4. George Carlin - Class Clown (1972)
In the early 1970s, when Carlin flipped from clean-cut club act to campus cult hero, he blazed a dual path of success and subversion. Starting by tickling that immature spot that makes us all giggle (farts, etc.), Carlin stealthily unmasks religious bullshit, punks the war machine, and ends on the legendary “Seven Words You Can Never Say on Television” (for which he was arrested that summer). Today it’s amazing how “un-dirty” it sounds, but it’s still the funniest first amendment closing argument of all time. Lenny Bruce may have skeched the blueprint, but Carlin was the master builder, a stunning verbal contortionist who endures today as comedy’s most eloquent motherfucker.
3. Eddie Murphy - Comedian (1983)
While Murphy's self-titled debut, released a year prior, is easily its equal in terms of material, Comedian is untouchable as a document of an artist's supernova moment, arriving between Trading Places and Beverly Hills Cop. (At the time, the title scanned as a mastery of understatement, like "Rolls-Royce: Car", yet he's never released a comedy album since.) That this set considers a warning to "faggots" staring at his ass to be an icebreaker says as much about 1983 as it does Murphy (age: 22); and while the bit may not age well, the swagger does.

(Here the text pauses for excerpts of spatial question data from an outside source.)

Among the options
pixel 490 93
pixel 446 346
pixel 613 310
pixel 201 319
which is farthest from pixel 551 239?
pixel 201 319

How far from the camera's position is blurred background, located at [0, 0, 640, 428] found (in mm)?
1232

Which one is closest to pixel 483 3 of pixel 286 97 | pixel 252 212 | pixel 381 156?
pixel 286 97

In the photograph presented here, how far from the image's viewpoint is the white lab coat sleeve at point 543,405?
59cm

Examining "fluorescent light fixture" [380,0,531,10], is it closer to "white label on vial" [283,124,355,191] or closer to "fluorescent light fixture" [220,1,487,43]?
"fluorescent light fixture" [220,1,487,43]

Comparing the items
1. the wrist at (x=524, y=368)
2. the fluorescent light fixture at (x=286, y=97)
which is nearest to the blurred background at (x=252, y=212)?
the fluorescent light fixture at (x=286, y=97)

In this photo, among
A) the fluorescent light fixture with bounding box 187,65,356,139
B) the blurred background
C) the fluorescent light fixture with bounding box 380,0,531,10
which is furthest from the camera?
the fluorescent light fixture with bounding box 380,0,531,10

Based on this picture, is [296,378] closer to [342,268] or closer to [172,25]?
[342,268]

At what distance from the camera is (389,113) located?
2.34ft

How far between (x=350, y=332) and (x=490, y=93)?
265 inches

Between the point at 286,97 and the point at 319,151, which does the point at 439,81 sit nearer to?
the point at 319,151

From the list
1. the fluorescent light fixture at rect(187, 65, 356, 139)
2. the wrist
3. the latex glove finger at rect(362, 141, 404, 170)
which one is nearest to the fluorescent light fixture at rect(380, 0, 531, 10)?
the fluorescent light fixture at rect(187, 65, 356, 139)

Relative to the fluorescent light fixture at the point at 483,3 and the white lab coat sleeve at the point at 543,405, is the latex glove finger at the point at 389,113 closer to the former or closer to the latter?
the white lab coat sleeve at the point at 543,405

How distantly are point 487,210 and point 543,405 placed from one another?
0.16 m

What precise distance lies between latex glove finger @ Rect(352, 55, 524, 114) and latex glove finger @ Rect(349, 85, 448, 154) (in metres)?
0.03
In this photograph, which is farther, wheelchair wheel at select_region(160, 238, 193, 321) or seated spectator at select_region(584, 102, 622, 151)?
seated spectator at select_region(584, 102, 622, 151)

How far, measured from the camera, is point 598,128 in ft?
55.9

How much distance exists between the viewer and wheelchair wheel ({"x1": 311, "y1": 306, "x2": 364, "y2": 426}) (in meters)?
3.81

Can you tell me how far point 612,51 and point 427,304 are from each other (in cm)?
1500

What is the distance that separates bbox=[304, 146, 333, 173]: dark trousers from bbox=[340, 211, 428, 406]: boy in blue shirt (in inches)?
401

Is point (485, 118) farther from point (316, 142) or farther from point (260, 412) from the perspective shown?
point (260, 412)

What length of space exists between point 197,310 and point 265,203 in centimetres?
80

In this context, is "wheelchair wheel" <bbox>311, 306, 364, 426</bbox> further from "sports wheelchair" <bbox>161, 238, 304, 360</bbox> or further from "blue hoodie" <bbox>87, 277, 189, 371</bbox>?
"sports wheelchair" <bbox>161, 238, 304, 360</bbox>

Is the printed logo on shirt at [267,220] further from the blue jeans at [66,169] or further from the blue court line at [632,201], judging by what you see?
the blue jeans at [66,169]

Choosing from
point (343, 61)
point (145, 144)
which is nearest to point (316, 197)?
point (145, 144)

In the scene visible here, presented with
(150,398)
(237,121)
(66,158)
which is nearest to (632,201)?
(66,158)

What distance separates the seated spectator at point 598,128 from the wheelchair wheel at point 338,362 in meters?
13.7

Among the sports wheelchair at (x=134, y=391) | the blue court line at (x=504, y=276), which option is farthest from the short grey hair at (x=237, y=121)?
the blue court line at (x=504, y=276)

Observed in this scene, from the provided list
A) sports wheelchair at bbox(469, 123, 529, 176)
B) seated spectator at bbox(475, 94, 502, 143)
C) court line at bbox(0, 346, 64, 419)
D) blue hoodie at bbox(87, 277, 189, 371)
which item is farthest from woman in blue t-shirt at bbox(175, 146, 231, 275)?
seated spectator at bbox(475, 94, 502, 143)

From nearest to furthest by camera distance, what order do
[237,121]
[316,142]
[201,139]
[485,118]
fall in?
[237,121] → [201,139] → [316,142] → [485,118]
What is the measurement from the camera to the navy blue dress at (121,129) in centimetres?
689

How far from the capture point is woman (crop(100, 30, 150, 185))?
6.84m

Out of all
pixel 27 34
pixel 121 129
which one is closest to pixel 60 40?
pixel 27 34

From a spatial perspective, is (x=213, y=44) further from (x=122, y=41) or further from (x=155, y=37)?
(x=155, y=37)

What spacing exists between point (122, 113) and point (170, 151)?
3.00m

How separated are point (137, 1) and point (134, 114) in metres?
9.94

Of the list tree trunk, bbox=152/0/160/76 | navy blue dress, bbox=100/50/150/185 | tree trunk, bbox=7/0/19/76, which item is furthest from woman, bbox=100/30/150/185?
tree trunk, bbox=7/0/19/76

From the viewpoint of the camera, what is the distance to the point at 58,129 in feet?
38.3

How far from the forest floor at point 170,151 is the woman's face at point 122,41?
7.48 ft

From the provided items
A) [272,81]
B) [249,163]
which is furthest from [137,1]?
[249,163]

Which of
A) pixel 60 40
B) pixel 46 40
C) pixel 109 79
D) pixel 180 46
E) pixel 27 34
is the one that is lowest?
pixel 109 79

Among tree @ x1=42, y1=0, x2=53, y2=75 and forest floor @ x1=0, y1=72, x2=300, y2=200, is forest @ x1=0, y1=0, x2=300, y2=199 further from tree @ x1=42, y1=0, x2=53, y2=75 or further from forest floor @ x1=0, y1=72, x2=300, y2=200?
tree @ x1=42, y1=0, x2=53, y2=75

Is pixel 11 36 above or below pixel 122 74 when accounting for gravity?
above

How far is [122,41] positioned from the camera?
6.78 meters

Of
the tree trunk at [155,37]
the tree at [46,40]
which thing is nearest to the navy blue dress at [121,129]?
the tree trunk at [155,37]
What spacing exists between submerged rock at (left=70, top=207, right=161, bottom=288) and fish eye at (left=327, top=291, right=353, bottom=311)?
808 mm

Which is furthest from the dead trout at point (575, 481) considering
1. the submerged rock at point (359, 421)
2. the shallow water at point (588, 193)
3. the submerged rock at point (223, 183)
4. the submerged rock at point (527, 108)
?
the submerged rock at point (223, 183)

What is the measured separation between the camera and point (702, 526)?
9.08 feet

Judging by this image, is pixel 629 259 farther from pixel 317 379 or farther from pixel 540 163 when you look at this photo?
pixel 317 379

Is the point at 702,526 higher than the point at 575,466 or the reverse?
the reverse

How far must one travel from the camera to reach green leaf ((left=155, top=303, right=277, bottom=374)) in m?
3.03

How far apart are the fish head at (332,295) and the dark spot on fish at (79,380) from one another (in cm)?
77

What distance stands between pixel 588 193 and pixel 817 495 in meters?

Fifty minutes of pure star-power, grounded in humanity that would soon be swallowed and devoured by that leather suit.
2. Richard Pryor - Live on the Sunset Strip (1982)
A.k.a. "The One After Nearly Burning to Death After a Rum-Soaked, Freebasing-Related Likely Suicide Attempt." Yet from sticky odes to fucking ("Women") to "Prison" riffs ("Don't fuck with the double Muslims"), hellish near-death only deepened Pryor's singular rhythms. He famously asks his pipe permission to leave the room on "Freebase" and goes head-on into his accident ("You can really tell when you fucked up when the doctor goes, 'AAAAAHHHH!'"). And it's impossible not to tear up and crack up in equal measure as he relates his trip to Africa. He's the king of 'em all.
1. Bill Cosby - To Russell, My Brother, Whom I Slept With (1968)
Bill Cosby taught a country infatuated with sentimental myths of domestic tranquility that children and parents are natural adversaries — and that their absurd clashes help make family life worthwhile. Though Cosby's own loyalties are divided, he's most insightful when sympathizing with kids. His comic observations about his toddlers' misbehavior are funny, but the title monologue, a theatrical, nearly half-hour reminiscence of Bill and his younger brother playing and squabbling in bed, then fearfully struggling to present a united front when their father storms in to impose discipline, is stand-up comedy's masterpiece.